L’incontournable pomdeter de nos kari, la sympathique rondelle avec enn bouyon bred-rougay, ça finit par devenir un «truc toxique» : «Elles sont traitées au minimum 18 fois avant d'arriver dans l'assiette.» Idem pour la tomate. Pour le couple, il serait temps que les Mauriciens consomment ce qui convient à leur terre, ce qui pousse le mieux dans leur sol : «Comme le manioc, la patate douce, l'arouy....» Et le monde devrait faire de même : «En France, on ne peut pas manger de l'avocat. On doit manger ce que fait notre pays.
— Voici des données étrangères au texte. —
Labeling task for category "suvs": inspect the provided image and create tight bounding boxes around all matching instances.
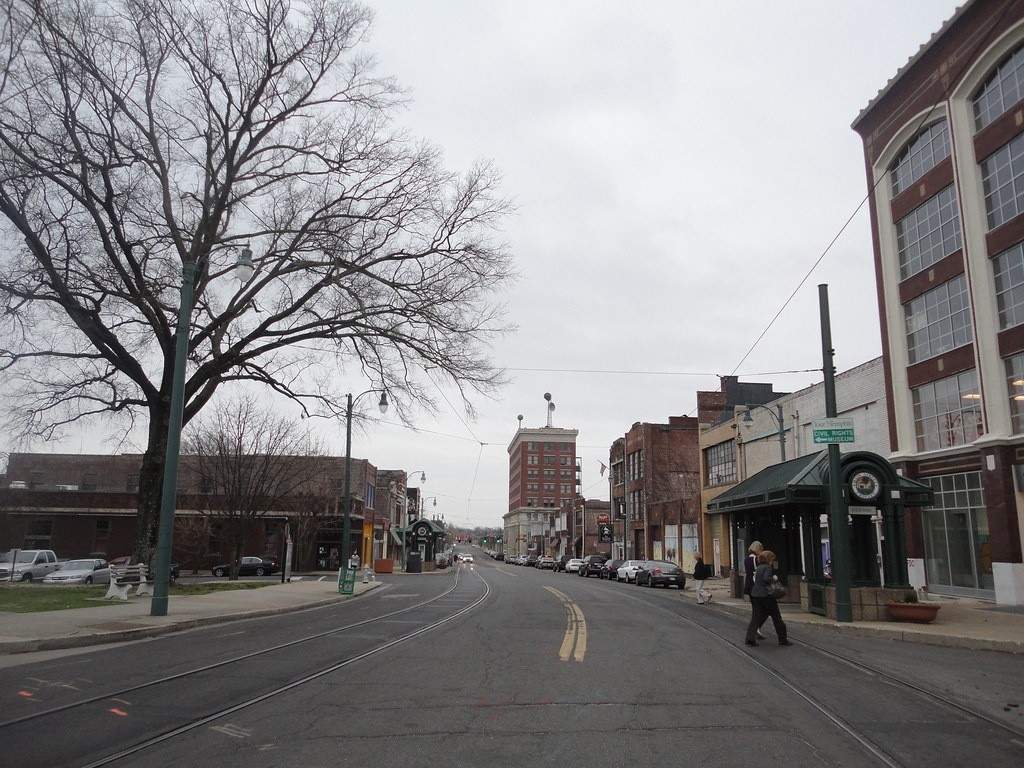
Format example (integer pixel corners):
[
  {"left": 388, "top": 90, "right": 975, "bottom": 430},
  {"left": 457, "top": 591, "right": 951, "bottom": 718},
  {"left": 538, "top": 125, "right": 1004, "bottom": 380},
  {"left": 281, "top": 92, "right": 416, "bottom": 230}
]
[
  {"left": 553, "top": 554, "right": 575, "bottom": 572},
  {"left": 578, "top": 555, "right": 608, "bottom": 577}
]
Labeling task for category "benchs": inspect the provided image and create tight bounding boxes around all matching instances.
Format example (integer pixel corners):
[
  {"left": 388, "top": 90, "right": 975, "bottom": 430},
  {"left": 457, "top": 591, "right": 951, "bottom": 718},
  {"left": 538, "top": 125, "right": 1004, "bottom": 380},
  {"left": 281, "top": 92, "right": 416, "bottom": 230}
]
[{"left": 104, "top": 563, "right": 155, "bottom": 601}]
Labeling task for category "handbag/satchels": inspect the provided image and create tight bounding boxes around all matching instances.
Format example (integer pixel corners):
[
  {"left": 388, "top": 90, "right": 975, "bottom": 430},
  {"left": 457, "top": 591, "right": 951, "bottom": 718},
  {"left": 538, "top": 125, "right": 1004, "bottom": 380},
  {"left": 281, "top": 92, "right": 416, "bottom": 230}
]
[{"left": 766, "top": 581, "right": 785, "bottom": 598}]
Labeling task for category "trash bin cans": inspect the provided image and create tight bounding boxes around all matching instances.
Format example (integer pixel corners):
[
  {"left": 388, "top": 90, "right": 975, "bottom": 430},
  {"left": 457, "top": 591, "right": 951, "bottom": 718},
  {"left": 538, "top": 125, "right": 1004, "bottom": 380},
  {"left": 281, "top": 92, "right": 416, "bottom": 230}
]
[{"left": 406, "top": 551, "right": 422, "bottom": 573}]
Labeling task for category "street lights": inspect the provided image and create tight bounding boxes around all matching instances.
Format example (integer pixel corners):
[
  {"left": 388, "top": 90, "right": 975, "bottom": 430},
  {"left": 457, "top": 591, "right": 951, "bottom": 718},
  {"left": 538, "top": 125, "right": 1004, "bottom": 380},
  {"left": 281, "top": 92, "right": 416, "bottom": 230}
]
[
  {"left": 342, "top": 388, "right": 390, "bottom": 570},
  {"left": 149, "top": 236, "right": 255, "bottom": 617},
  {"left": 421, "top": 496, "right": 438, "bottom": 518},
  {"left": 743, "top": 403, "right": 786, "bottom": 463},
  {"left": 402, "top": 470, "right": 426, "bottom": 573},
  {"left": 432, "top": 513, "right": 445, "bottom": 523}
]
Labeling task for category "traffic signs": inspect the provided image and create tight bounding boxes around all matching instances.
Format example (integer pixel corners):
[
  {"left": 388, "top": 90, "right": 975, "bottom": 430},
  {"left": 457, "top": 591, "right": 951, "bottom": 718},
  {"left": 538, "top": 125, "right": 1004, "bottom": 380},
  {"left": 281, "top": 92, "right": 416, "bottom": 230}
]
[{"left": 812, "top": 417, "right": 855, "bottom": 444}]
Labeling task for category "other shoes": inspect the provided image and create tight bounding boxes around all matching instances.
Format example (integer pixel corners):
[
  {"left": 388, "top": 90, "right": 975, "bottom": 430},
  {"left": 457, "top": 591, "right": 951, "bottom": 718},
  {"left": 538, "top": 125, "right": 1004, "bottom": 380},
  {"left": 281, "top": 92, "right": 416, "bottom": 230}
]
[
  {"left": 708, "top": 595, "right": 712, "bottom": 601},
  {"left": 698, "top": 603, "right": 704, "bottom": 604},
  {"left": 745, "top": 639, "right": 759, "bottom": 646},
  {"left": 779, "top": 639, "right": 793, "bottom": 646},
  {"left": 756, "top": 628, "right": 764, "bottom": 639}
]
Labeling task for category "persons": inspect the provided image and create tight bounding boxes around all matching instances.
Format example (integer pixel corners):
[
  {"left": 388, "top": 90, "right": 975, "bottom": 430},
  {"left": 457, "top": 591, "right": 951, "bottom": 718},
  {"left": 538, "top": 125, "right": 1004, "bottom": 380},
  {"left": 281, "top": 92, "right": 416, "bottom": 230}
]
[
  {"left": 691, "top": 552, "right": 713, "bottom": 605},
  {"left": 351, "top": 551, "right": 360, "bottom": 569},
  {"left": 744, "top": 551, "right": 794, "bottom": 646},
  {"left": 744, "top": 542, "right": 771, "bottom": 639}
]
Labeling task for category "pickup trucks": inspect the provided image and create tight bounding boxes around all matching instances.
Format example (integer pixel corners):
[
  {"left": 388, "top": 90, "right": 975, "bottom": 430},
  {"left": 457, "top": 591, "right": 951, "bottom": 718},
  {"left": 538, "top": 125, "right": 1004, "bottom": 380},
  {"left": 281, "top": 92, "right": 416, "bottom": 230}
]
[
  {"left": 0, "top": 550, "right": 69, "bottom": 583},
  {"left": 108, "top": 555, "right": 180, "bottom": 585}
]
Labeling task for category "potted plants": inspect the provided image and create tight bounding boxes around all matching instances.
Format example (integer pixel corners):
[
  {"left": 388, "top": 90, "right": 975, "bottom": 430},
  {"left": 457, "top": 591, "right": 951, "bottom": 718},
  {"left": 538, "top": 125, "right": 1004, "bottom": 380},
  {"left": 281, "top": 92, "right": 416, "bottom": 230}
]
[
  {"left": 439, "top": 555, "right": 447, "bottom": 569},
  {"left": 884, "top": 591, "right": 941, "bottom": 624}
]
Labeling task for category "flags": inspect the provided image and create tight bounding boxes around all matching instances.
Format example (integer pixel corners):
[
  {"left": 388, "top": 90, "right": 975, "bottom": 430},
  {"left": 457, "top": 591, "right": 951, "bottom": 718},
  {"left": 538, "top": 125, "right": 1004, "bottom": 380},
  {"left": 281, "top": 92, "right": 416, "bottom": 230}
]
[{"left": 600, "top": 464, "right": 607, "bottom": 476}]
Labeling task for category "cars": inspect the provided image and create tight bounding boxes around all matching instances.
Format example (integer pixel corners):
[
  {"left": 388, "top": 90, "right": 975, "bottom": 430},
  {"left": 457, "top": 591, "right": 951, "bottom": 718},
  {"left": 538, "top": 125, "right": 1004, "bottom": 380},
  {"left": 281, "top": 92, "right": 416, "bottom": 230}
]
[
  {"left": 443, "top": 543, "right": 457, "bottom": 561},
  {"left": 457, "top": 553, "right": 464, "bottom": 560},
  {"left": 211, "top": 556, "right": 279, "bottom": 578},
  {"left": 484, "top": 548, "right": 504, "bottom": 561},
  {"left": 42, "top": 559, "right": 116, "bottom": 585},
  {"left": 616, "top": 561, "right": 645, "bottom": 584},
  {"left": 505, "top": 555, "right": 555, "bottom": 570},
  {"left": 599, "top": 560, "right": 632, "bottom": 580},
  {"left": 565, "top": 559, "right": 585, "bottom": 574},
  {"left": 634, "top": 560, "right": 686, "bottom": 589},
  {"left": 462, "top": 553, "right": 473, "bottom": 563}
]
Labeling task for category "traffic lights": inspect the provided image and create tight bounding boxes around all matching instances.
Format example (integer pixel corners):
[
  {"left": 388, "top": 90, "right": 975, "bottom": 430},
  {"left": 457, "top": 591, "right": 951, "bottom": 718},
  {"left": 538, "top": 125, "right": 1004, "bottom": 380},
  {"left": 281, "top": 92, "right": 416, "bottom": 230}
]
[
  {"left": 484, "top": 537, "right": 486, "bottom": 543},
  {"left": 458, "top": 537, "right": 461, "bottom": 543},
  {"left": 497, "top": 537, "right": 499, "bottom": 542},
  {"left": 469, "top": 537, "right": 471, "bottom": 543}
]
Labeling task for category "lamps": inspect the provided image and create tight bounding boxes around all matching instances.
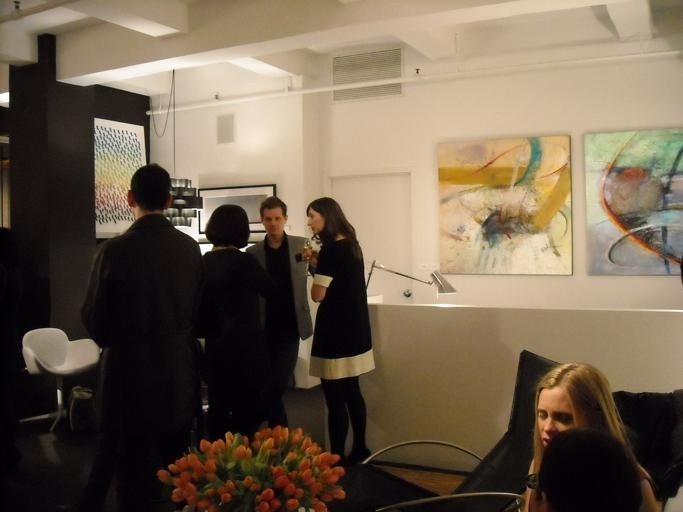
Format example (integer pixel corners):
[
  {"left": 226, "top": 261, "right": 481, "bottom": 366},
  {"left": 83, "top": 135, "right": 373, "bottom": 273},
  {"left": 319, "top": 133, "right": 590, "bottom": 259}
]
[
  {"left": 159, "top": 69, "right": 203, "bottom": 228},
  {"left": 365, "top": 257, "right": 457, "bottom": 298}
]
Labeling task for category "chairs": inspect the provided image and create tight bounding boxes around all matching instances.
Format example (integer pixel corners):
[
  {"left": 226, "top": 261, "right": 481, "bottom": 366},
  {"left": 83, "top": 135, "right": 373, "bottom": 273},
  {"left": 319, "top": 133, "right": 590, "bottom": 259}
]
[
  {"left": 20, "top": 328, "right": 102, "bottom": 434},
  {"left": 360, "top": 349, "right": 681, "bottom": 512}
]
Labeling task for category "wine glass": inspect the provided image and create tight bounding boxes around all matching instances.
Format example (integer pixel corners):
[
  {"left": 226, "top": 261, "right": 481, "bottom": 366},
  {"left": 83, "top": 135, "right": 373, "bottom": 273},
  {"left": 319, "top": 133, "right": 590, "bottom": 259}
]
[{"left": 301, "top": 239, "right": 313, "bottom": 277}]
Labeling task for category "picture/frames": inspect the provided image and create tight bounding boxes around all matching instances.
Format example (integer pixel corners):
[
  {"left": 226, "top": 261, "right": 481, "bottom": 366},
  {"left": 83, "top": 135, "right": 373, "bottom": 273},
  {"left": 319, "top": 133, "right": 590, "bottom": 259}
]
[{"left": 197, "top": 183, "right": 276, "bottom": 234}]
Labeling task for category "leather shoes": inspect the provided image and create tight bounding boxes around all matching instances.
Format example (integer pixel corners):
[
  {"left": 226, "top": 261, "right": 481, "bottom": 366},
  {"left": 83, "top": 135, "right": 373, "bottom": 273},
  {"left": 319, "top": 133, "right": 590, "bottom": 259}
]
[{"left": 349, "top": 449, "right": 371, "bottom": 463}]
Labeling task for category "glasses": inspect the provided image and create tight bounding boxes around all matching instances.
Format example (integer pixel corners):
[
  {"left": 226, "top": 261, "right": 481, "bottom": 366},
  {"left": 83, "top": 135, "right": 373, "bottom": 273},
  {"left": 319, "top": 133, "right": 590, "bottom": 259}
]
[{"left": 522, "top": 473, "right": 538, "bottom": 490}]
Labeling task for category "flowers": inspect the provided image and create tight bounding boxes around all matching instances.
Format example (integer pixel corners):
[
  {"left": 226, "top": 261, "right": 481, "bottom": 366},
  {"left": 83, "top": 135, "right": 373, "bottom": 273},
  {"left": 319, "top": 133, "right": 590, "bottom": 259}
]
[{"left": 154, "top": 422, "right": 348, "bottom": 512}]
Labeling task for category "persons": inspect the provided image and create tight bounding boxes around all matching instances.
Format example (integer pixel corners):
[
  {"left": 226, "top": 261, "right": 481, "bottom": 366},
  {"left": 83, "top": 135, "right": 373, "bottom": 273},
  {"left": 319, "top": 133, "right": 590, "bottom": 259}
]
[
  {"left": 524, "top": 422, "right": 644, "bottom": 512},
  {"left": 244, "top": 195, "right": 313, "bottom": 430},
  {"left": 193, "top": 202, "right": 282, "bottom": 444},
  {"left": 522, "top": 360, "right": 659, "bottom": 512},
  {"left": 302, "top": 195, "right": 375, "bottom": 469},
  {"left": 80, "top": 159, "right": 204, "bottom": 512}
]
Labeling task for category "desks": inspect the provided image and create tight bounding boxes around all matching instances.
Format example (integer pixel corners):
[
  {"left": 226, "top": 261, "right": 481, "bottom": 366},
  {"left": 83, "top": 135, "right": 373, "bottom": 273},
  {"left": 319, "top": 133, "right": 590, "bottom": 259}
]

Des pommes, par exemple. C'est une façon de protéger les paysans et la population.»

 

D'ailleurs, Claude et Lydia Bourguignon s'étonnent que Maurice ne produise pas son riz, alors que nous en sommes de grands consommateurs : «Le riz japonais pousserait bien ici.» Des solutions plus naturelles, gérées par le pays,  pour nourrir une population et pour se diriger vers l'autonomie alimentaire, qui devraient séduire les gouvernements. Et pourtant : «Le gros problème, c'est que l'État démissionne sur l'agriculture, il est "vendu'' aux multinationales.»

 

À Maurice, le Pesticides Bill se fait toujours attendre et un contrôle strict des substances présentes dans les végétaux n'est pas encore une réalité. Dans le monde, même si l'idée de manger mieux, de cultiver plus respectueusement, fait son chemin, le mouvement de masse n'est pas encore en marche : «Une réflexion mondiale est nécessaire. Il faudrait que les peuples cassent la puissance des multinationales.» Mais dans le changement, il faut du temps, de la patience et de l'accompagnement : «On ne peut pas tout interdire d'un coup. Il faut expliquer de nouveau. Donner des pistes, accompagner. Revaloriser le métier de paysan. Il faudra du temps de toute façon, le sol est en mauvais état.» 

 

En attendant ce soulèvement populaire, une astuce toute simple : plus un légume est «moche», rempli de terre, moins il y a de risques qu'il ait été traité à outrance. Pensez-y pour les pommes de terre. Afin que votre cœur ne se brise pas complètement.